● **Problem set**:
1. Echo, word for word, the part of the R web scraping thread from "The above code" up to and including "href as above?".
2. In the R web scraping thread, which character does the fourth line of the solution code split the URL on?

Search code examples
rrcurl

Google search links obtain by webscraping in R are not in required format


I am new to web scraping in R and trying to run google search action using a search term from R and extract links automatically. I am partially successful in obtaining the links of google search results using RCurl and XML package. However, the href links I extract include unwanted information and are not in the format of a "URL".

The code I use is:

html <- getURL(u)
links <- xpathApply(doc, "//h3//a[@href]", xmlGetAttr, 'href')
links <- grep("http://", links, fixed = TRUE, value=TRUE)

The above code gives me seven links, however, they are in the below format:

[1] "/url?q=http://theguitarrepairworkshop.com/services/&sa=U&ved=0ahUKEwiOnNXzsr7OAhWHAMAKHX_LApYQFggmMAM&usg=AFQjCNF1r13FMHXXTsxMkbwzortiWKDALQ" 

I would prefer them to be:

http://theguitarrepairworkshop.com/services/

How do I extract the href as above?


Solution

  • Using rvest package (which also uses XML package but has a lot of handy features related to scraping)

    library(rvest)
    ht <- read_html('https://www.google.co.in/search?q=guitar+repair+workshop')
    links <- ht %>% html_nodes(xpath='//h3/a') %>% html_attr('href')
    gsub('/url\\?q=','',sapply(strsplit(links[as.vector(grep('url',links))],split='&'),'[',1))
    

    Output:

    [1] "http://theguitarrepairworkshop.com/"                                                                   
    [2] "http://www.justdial.com/Delhi-NCR/Guitar-Repair-Services/ct-134788"                                    
    [3] "http://www.guitarrepairshop.com/"                                                                      
    [4] "http://www.guitarworkshoponline.com/"                                                                  
    [5] "http://www.guitarrepairbench.com/guitar-building-projects/guitar-workshop/guitar-workshop-project.html"
    [6] "http://www.guitarservices.com/"                                                                        
    [7] "http://guitarworkshopglasgow.com/pages/repairs-1"                                                      
    [8] "http://brightonguitarworkshop.co.uk/"                                                                  
    [9] "http://www.luth.org/resources/schools.html"   
    

    The fourth line in the code cleans the text. First splits the resulted url (that comes with garbage) wrt '&' and then takes the first element of the resulted split and replaces '/url?q=' with empty.

    Hope it helps!

● **Data below**:
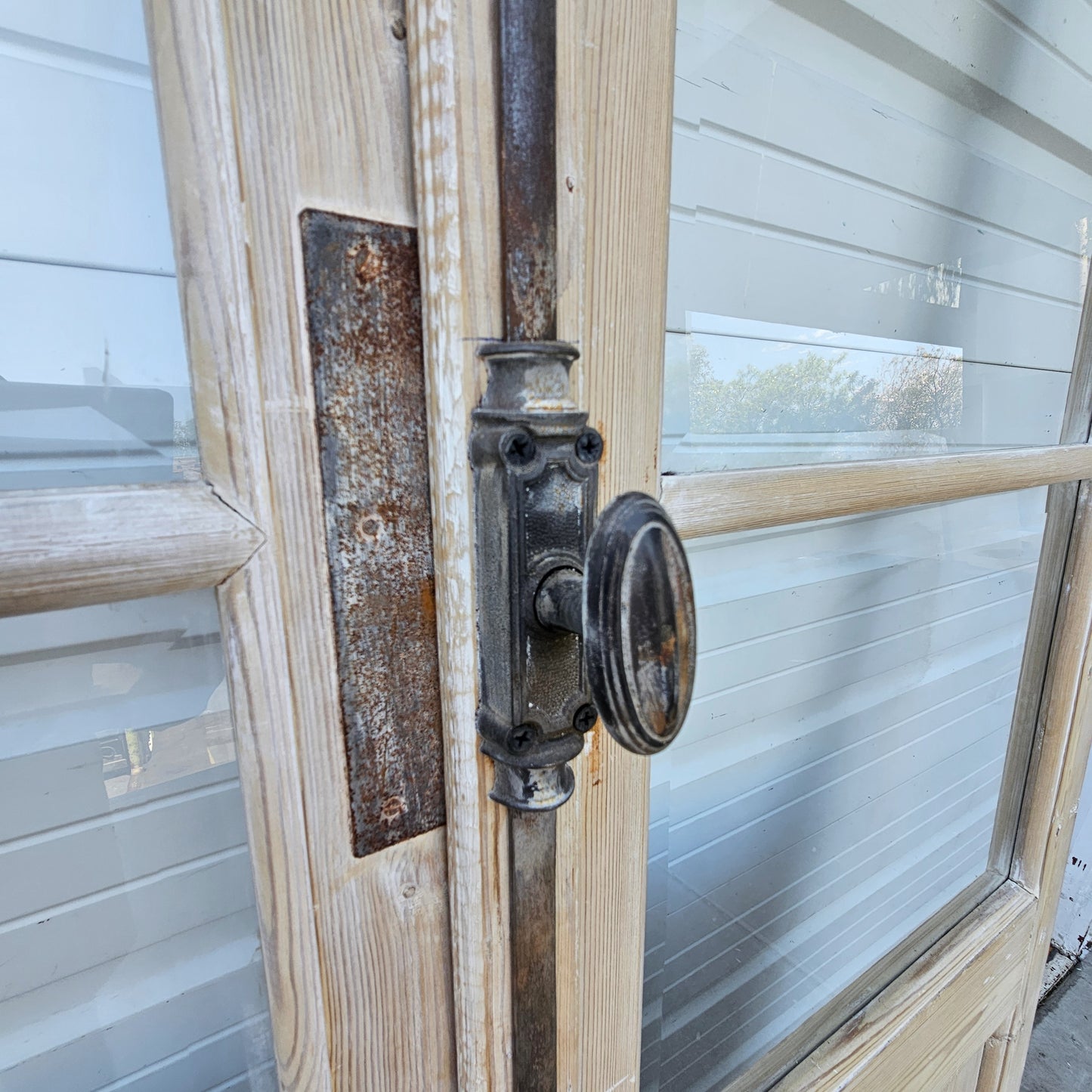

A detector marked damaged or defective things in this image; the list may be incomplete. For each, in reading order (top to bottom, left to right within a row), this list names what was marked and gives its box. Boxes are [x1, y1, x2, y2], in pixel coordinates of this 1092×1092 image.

rusty metal plate [299, 210, 443, 852]
rust stain on wood [299, 210, 443, 852]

● **List of answers**:
1.
The above code gives me seven links, however, they are in the below format:

[1] "/url?q=http://theguitarrepairworkshop.com/services/&sa=U&ved=0ahUKEwiOnNXzsr7OAhWHAMAKHX_LApYQFggmMAM&usg=AFQjCNF1r13FMHXXTsxMkbwzortiWKDALQ" 

I would prefer them to be:

http://theguitarrepairworkshop.com/services/

How do I extract the href as above?

2. It splits the URL on '&'.